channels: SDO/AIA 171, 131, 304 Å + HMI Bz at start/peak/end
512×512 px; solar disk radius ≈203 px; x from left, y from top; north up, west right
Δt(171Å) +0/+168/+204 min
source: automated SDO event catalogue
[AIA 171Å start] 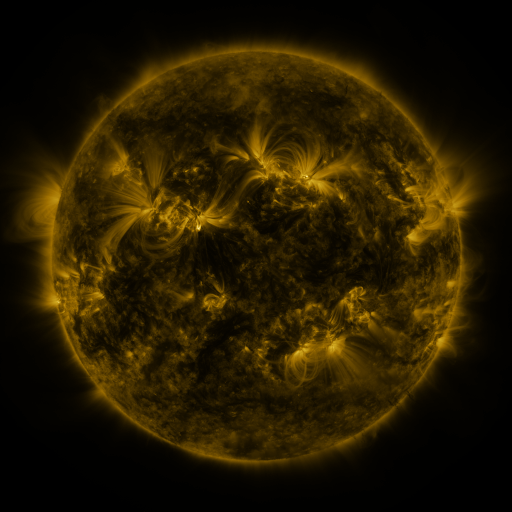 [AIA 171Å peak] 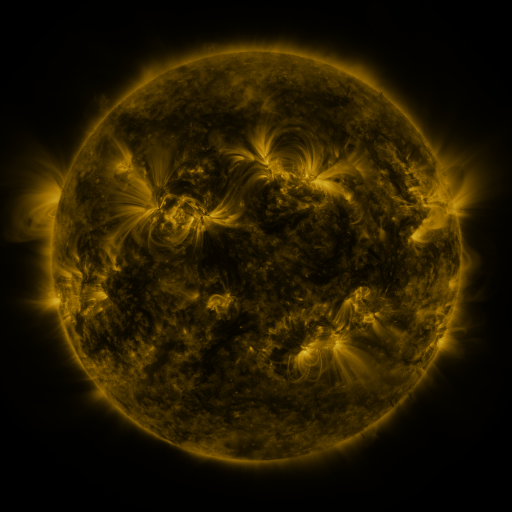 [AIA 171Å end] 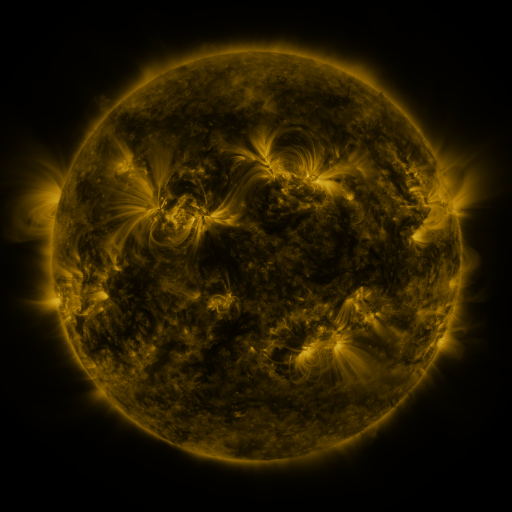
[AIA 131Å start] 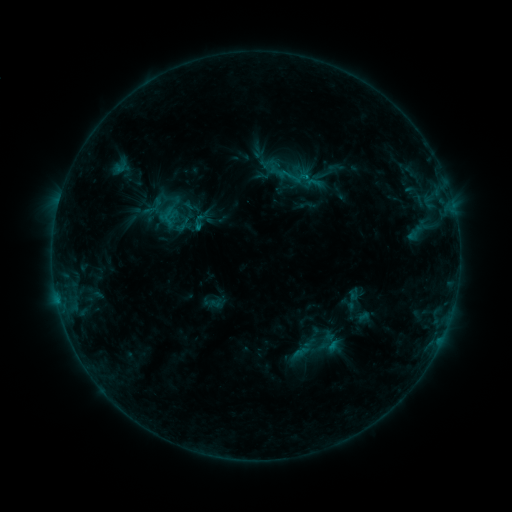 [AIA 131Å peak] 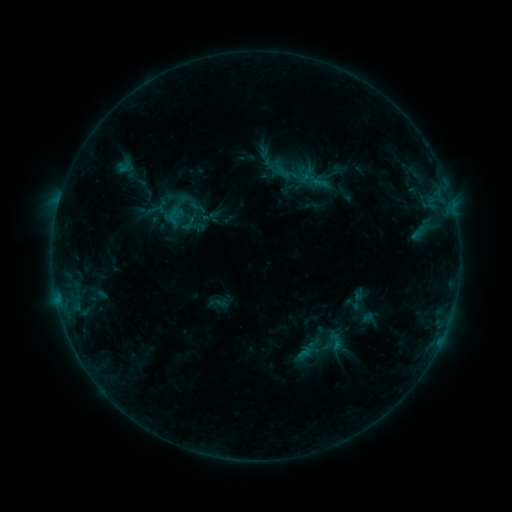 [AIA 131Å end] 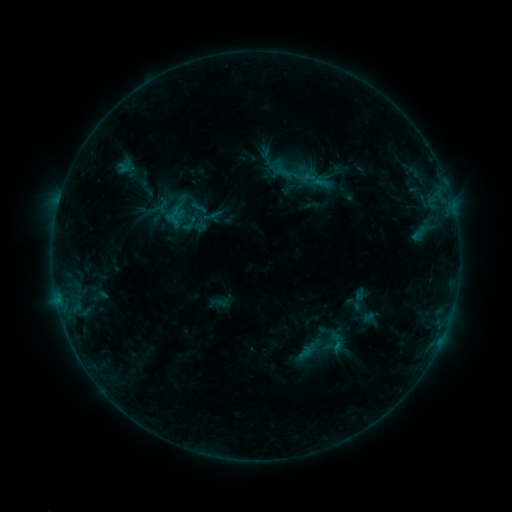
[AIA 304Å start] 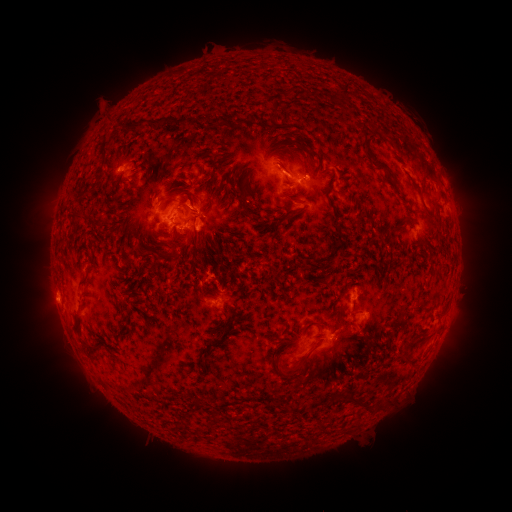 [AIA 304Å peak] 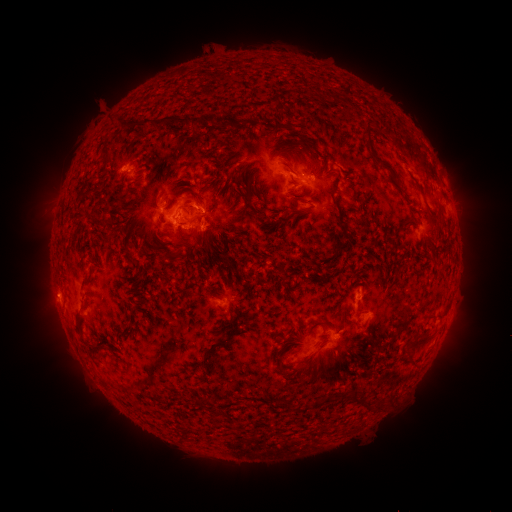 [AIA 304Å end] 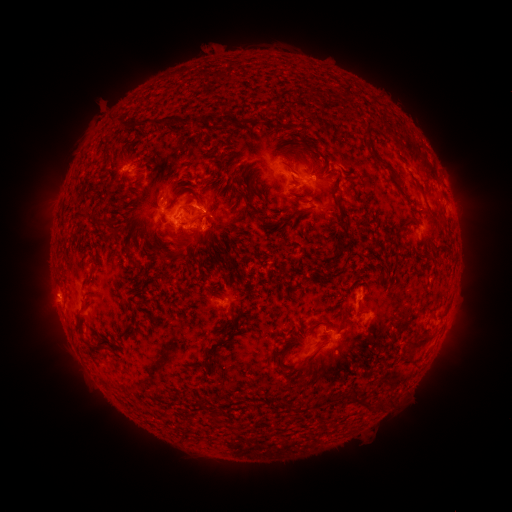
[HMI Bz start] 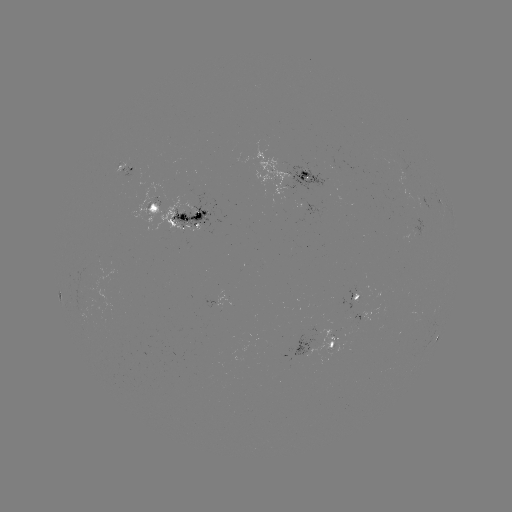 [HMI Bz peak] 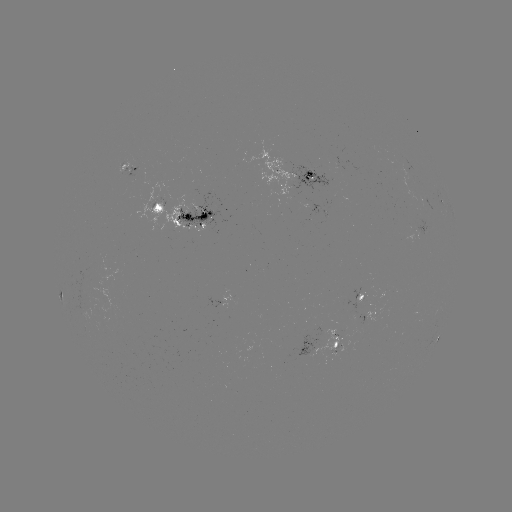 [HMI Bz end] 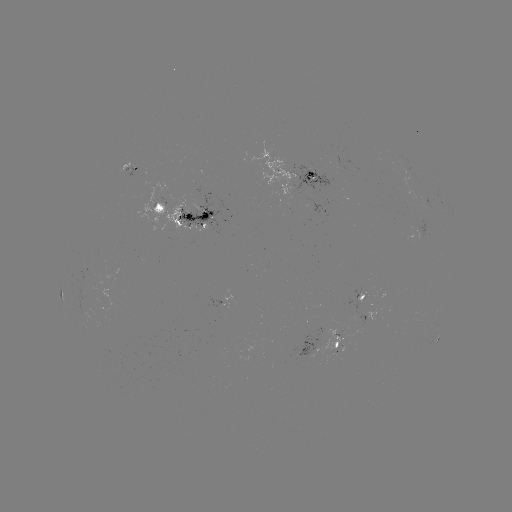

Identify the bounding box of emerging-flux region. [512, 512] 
[414, 219, 427, 239].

* GOAL OF THE EXERCISE *
Can you copy out, word for word, the lines from the start of the items through the line that contains "source: automated SDO event catalogue", including both of those lines?

* PROBLEM SOLUTION *
channels: SDO/AIA 171, 131, 304 Å + HMI Bz at start/peak/end
512×512 px; solar disk radius ≈203 px; x from left, y from top; north up, west right
Δt(171Å) +0/+168/+204 min
source: automated SDO event catalogue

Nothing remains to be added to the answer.